Estelle burst into a laugh, rather a hysterical laugh, it is true, but a laugh nevertheless. It showed that the strain and tension were relaxing to some extent.
"Isn't it sweet?" Alice asked.
"It is, dear. Let me smell it again. It makes me feel better," and Estelle breathed in deep of the odorous scent.
"How silly I was to give way like that," she went on. "But I simply couldn't help it. This has been going on for so long, and it got so I couldn't stand it another minute. How would you like it not to know who you are?"
"Not very much, I'm afraid," said Ruth, softly.
"That, in a way, is why it has been such a relief to be in the moving pictures," Estelle went on. "I could be so many different characters, and, at times, I thought perhaps, by chance, I might be cast for the very part I have lost--cast for my real self, as it were."
"You must have had a hard time," said Alice.
"I haven't told you half the story yet," Estelle went on. "Would you like to hear the rest?"

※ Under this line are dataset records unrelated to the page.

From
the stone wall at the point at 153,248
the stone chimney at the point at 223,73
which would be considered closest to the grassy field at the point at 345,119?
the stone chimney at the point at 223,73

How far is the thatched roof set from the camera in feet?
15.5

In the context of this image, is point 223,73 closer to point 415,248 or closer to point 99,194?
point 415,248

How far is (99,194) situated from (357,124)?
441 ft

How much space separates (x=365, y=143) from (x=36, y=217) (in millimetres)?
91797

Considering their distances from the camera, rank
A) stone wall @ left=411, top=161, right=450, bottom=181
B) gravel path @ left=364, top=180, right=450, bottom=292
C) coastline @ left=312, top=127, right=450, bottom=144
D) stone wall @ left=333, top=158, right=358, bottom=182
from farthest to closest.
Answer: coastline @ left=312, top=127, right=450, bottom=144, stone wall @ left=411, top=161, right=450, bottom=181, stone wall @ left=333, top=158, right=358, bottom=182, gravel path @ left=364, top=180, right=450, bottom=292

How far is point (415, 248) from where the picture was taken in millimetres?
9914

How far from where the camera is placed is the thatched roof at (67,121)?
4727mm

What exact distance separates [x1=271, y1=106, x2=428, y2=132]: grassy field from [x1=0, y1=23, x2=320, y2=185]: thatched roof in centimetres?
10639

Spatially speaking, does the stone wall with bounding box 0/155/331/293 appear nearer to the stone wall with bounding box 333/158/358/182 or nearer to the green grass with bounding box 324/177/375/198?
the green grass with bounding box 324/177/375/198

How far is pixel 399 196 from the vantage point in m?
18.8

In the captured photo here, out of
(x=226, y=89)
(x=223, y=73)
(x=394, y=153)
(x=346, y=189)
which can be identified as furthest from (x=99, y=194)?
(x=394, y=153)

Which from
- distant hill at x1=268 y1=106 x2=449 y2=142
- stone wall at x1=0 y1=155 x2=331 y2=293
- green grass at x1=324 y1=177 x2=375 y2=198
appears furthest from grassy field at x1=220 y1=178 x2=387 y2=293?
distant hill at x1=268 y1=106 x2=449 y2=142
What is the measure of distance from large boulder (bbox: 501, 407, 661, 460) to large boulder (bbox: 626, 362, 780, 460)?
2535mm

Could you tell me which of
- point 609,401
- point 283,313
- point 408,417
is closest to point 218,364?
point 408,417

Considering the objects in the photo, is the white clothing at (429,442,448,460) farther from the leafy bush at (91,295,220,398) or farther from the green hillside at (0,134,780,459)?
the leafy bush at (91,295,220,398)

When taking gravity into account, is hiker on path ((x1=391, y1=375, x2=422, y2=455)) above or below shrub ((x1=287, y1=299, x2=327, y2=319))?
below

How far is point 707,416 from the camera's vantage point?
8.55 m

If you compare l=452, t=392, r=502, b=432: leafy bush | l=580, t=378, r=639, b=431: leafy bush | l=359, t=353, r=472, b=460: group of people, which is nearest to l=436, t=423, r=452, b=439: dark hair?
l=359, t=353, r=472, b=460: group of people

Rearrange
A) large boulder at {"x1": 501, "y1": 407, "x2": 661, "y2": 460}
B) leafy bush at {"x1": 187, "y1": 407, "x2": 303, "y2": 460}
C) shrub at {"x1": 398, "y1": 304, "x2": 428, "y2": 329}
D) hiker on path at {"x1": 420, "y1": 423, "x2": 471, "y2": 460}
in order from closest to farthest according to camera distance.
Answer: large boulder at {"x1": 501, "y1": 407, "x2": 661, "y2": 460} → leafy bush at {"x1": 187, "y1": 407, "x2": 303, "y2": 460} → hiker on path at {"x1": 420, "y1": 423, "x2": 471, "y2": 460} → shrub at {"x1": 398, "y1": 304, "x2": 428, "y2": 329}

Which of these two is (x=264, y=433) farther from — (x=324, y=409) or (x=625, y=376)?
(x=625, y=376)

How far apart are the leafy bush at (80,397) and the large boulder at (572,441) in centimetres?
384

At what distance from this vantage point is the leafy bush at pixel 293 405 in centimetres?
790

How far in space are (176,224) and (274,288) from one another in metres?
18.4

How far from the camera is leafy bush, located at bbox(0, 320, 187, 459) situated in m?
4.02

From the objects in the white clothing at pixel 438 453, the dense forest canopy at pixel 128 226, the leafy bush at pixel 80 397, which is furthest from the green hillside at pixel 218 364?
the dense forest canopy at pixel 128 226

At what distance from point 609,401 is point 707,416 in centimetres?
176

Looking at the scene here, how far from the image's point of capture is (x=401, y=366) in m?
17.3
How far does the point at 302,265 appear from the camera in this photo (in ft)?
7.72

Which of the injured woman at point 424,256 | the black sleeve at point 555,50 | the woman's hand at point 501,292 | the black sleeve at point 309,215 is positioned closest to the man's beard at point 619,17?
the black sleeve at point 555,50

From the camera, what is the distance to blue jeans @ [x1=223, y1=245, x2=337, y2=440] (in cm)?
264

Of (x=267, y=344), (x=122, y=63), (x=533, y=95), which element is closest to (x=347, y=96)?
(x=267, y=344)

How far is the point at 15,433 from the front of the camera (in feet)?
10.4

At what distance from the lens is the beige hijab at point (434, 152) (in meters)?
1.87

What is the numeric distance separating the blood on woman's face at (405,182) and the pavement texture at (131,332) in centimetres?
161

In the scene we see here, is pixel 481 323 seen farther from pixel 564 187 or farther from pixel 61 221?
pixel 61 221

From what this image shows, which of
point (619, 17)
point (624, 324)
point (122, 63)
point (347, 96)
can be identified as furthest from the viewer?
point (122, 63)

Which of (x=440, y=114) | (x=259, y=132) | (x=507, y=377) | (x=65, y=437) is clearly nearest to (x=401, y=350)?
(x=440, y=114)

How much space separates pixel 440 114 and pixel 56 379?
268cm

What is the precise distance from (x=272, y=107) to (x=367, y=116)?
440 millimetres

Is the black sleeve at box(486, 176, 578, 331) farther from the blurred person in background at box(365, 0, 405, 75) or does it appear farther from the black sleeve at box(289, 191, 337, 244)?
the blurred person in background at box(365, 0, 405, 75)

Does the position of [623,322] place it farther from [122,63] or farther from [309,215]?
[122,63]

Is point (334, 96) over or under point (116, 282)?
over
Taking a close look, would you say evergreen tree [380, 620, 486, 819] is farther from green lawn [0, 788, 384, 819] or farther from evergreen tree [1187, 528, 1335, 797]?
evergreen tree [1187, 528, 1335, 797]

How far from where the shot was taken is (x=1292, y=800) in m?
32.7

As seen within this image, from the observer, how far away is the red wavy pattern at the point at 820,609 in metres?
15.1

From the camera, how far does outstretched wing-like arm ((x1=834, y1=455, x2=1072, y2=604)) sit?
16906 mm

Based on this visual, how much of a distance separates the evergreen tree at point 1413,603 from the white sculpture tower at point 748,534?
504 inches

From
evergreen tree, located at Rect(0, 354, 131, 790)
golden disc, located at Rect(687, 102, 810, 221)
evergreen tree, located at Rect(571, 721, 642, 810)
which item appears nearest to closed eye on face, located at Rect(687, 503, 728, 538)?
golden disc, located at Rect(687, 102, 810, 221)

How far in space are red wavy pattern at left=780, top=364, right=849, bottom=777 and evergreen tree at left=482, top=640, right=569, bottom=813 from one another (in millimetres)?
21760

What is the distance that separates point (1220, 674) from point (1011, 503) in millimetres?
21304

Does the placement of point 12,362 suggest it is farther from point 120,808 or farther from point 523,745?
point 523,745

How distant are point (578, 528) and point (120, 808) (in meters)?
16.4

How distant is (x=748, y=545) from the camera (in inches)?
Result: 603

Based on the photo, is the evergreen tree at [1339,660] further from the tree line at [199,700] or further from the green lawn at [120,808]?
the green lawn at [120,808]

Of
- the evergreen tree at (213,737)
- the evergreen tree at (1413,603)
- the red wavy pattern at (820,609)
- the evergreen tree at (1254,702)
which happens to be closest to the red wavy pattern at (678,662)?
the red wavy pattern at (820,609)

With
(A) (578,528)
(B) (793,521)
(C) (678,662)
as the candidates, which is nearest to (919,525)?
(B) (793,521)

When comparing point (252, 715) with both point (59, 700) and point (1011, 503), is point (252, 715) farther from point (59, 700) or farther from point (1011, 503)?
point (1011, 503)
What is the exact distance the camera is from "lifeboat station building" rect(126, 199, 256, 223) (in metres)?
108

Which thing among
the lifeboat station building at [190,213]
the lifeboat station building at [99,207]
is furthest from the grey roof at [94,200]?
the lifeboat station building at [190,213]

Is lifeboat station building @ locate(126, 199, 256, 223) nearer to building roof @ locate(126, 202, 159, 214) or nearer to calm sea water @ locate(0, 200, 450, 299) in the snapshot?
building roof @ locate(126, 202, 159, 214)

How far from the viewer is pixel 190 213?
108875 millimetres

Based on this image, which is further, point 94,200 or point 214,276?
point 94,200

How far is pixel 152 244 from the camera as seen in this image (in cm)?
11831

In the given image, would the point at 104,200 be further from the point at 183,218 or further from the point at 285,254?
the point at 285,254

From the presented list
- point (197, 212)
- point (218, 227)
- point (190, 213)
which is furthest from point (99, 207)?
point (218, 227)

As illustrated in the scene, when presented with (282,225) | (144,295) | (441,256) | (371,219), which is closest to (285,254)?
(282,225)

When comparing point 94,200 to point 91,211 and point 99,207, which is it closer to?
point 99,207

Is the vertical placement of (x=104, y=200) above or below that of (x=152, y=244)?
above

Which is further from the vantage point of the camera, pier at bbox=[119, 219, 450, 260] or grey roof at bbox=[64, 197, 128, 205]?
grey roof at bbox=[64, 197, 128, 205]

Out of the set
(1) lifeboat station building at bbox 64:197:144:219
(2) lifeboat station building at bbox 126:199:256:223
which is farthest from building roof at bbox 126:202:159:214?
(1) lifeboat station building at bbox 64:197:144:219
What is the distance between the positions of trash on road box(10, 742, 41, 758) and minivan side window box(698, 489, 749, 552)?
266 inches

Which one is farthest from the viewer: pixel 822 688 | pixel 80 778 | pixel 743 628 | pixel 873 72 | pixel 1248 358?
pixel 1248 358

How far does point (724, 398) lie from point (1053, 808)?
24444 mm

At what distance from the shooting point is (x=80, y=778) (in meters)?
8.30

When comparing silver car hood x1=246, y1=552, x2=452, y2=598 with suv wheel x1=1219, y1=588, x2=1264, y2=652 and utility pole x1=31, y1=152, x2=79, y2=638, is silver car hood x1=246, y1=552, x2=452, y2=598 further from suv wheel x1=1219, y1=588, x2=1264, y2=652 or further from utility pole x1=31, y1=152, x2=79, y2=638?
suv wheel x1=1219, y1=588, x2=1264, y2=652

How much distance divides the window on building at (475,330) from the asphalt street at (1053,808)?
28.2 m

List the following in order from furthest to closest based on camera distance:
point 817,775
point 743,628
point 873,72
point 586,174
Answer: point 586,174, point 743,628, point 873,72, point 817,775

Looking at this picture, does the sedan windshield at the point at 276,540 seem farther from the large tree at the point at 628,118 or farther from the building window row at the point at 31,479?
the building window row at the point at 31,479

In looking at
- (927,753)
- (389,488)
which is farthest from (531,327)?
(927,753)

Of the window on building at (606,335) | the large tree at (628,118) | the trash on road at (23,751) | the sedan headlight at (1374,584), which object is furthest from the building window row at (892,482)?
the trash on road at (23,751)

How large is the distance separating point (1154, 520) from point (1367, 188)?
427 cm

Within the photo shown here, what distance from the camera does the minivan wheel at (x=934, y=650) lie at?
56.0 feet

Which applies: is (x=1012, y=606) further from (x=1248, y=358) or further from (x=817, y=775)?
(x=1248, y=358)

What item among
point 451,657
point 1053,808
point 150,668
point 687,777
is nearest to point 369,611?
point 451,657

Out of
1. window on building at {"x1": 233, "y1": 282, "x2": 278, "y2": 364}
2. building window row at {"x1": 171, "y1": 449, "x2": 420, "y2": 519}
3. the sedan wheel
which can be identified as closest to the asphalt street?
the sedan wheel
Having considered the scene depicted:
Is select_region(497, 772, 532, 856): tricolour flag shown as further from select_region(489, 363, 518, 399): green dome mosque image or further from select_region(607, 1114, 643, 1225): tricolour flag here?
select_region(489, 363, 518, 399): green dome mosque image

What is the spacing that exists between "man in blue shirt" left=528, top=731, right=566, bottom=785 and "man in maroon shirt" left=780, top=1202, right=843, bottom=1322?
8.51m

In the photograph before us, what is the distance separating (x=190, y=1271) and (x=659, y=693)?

"Indeed we would!" exclaimed Ruth. "Not from any idle curiosity, but because we want to help you."
"And I do need some one to help me," murmured Estelle. "I am all alone in the world."
"You must have relatives somewhere!" insisted Alice.
"None that I ever heard of. But then, who knows what might have happened in the life that is a blank to me--in the life that lies beyond that impenetrable wall of the past?
"But I mustn't get hysterical again. Just let me think for a moment, so I may tell you my story clearly. I shall be all right in a moment or two."
"Let me make you a cup of tea," proposed Ruth. "I'll make some for all of us," and presently the little kettle was steaming over the spirit lamp, and the girls were sipping the fragrant beverage.
"Thank you. That was good!" murmured Estelle. "I feel better now. I'll tell the rest of my miserable story to you."
"Don't make it too miserable," and Alice tried to make her laugh a gay one.
"I won't--not any more so than I can help. I think it will do me good to let you share the mystery with me."
"Then it is a mystery?" asked Ruth.
"Somewhat, yes. You may think it strange, but I can not think back more than three years--four at the most. I am not at all certain of the time.
But go back as far as I can, all I remember is that I was on a large steamer."
"On the ocean?" asked Alice.
"No, on the Great Lakes. I was going to Cleveland, which I learned when I asked one of the officers."
"And didn't you know where you were going before you asked?" Ruth questioned.